• **Tugas yang Diminta 1**
Dalam kutipan tentang Kalpasastra 2025, siapa yang menjabat sebagai ketua pelaksana acara tersebut?
• **Tugas yang Diminta 2**
Salin ulang bagian dari kutipan tentang Kalpasastra 2025 yang dibuka dengan kata-kata yang memuat "Ketua Pelaksana Kalpasastra" dan ditutup dengan "dan kreativitas mahasiswa.".

• **Kutipan Terpilih**
|---|

Selain berbicara tentang proses kreatif, Okky juga menyinggung isu writer’s block, kondisi ketika penulis merasa buntu. Ia memberikan beberapa strategi untuk mengatasinya, seperti membaca, melakukan riset ringan, menonton film, berbincang dengan orang baru, hingga beristirahat sejenak. “Jangan memaksa diri ketika pikiran sedang berhenti. Anggap saja itu jeda untuk memanaskan kembali imajinasi,” katanya.
Ketua Pelaksana Kalpasastra 2025, Maritza Tabina Nurathifa, menjelaskan bahwa tema besar tahun ini, “Alinea: Jelajah Makna, Melintas Masa, Lewat Aksara!”, dipilih untuk menegaskan bahwa sastra bukan sekadar hiburan. Menurutnya, karya fiksi memiliki kekuatan sebagai medium kritik, baik sosial, politik, maupun budaya.
Selain sesi gelar wicara bersama Okky, rangkaian acara turut dimeriahkan oleh musikalisasi puisi, monolog, pameran karya, pembacaan puisi, hingga pertunjukan drama singkat. Maritza menambahkan bahwa Kalpasastra merupakan salah satu program kerja tahunan BEM Prodi Sastra Indonesia yang bertujuan memperkuat budaya literasi dan kreativitas mahasiswa.

|---|

• **Data yang Disediakan**
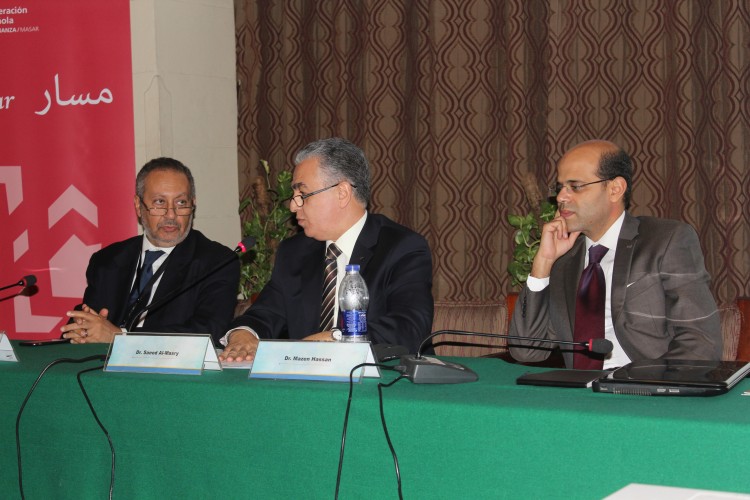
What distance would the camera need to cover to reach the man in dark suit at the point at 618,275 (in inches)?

|---|

• **Hasil Tugas 1**
Maritza Tabina Nurathifa.

• **Hasil Tugas 2**
Ketua Pelaksana Kalpasastra 2025, Maritza Tabina Nurathifa, menjelaskan bahwa tema besar tahun ini, “Alinea: Jelajah Makna, Melintas Masa, Lewat Aksara!”, dipilih untuk menegaskan bahwa sastra bukan sekadar hiburan. Menurutnya, karya fiksi memiliki kekuatan sebagai medium kritik, baik sosial, politik, maupun budaya.
Selain sesi gelar wicara bersama Okky, rangkaian acara turut dimeriahkan oleh musikalisasi puisi, monolog, pameran karya, pembacaan puisi, hingga pertunjukan drama singkat. Maritza menambahkan bahwa Kalpasastra merupakan salah satu program kerja tahunan BEM Prodi Sastra Indonesia yang bertujuan memperkuat budaya literasi dan kreativitas mahasiswa.